The watchdog agency, which investigates and prosecutes federal whistleblower cases, called Homeland Security’s overtime problems “profound and entrenched” and a “gross waste of government funds” when it first revealed them in a 2013 report to the White House and Congress.

Based off tips from 11 federal workers, Office of Special Counsel discovered a longstanding trend of overtime misuse, including 93 employees who charged the government for CrossFit work such as “gym maintenance” and “class preparation.”

A 2013 Washington Post report detailed how Customs and Border Protection employees, who fall under the Homeland Security umbrella, used “administratively uncontrollable overtime” (AUO) to pad their pay, sometimes adding up to 25 percent to their wages.

The overtime was meant to compensate for urgent and unanticipated work by law enforcement-agents. But it became so routine that managers pitched it as a perk with recruits, and workers sometimes referred to it as a “candy bowl,” according to the Office of Special Counsel.

“After years of inaction, the entrenched AUO problem is now on a path toward resolution,” Special Counsel Carolyn Lerner said in the memo. “It’s important to recognize that if the whistleblowers had not stepped forward, this waste of taxpayer funds would never have been corrected.”

After the office’s 2013 report, Congress and Homeland Security overhauled the department’s overtime policies and largely replaced administratively uncontrollable overtime.

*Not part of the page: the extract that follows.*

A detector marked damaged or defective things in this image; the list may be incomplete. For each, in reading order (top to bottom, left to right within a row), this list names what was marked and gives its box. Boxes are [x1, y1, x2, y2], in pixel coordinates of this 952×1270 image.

As a result, Customs and Border Protection reduced its biweekly overtime payment by $3.2 million, for a projected annual savings of $83.7 million.

In December 2014, Congress passed the bipartisan Border Patrol Agent Pay Reform Act, which requires stricter guidelines for overtime. Rep. Jason Chaffetz (R-Utah) and Sen. Jon Tester (D-Mont.) sponsored the measure.

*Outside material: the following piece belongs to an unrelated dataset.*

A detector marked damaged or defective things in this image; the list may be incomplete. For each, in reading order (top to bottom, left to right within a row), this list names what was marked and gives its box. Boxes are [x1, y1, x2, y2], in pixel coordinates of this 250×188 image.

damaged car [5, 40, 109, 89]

Homeland Security also suspended the use and payment of administratively uncontrollable overtime for all employees engaged as full-time instructors, including CrossFit instructors, according to the Office of Special Counsel.

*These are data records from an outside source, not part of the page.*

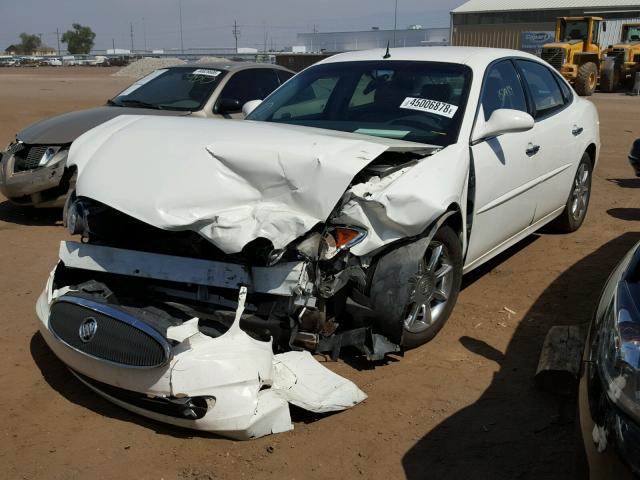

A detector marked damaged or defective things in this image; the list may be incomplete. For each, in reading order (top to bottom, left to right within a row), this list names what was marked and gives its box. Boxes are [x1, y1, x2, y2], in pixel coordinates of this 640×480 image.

detached front bumper [0, 150, 68, 206]
crumpled hood [16, 108, 188, 145]
crumpled hood [69, 114, 390, 253]
damaged front end [37, 115, 456, 438]
broken headlight [318, 227, 368, 260]
broken headlight [596, 284, 640, 426]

Homeland Security and the agency’s inspector general have substantiated that agents were paid for CrossFit instruction in violation of department regulations.

Agencies throughout the government use administratively uncontrollable overtime, but each has discretion over how to regulate it. The Office of Special Counsel said it has not received reports of abuses outside of Homeland Security.

Over the past year, as federal cuts have torn through department budgets, the use and misuse of overtime has become a matter of increasing concern among federal managers, employees and unions.

In 2013, a DHS spokesman said acting Secretary Rand Beers has ordered a department-wide review of how AUO is used and whether it complies with the law and other rules.

Some DHS employees routinely claim more than their “straight eight,” with two hours of overtime every day, recounted one of the whistleblowers, Jose Rafael Ducos Bello, who works as a supervisor for Customs and Border Protection, until recently in Washington. “It’s pickpocketing Uncle Sam,” he said in a previous interview with The Post.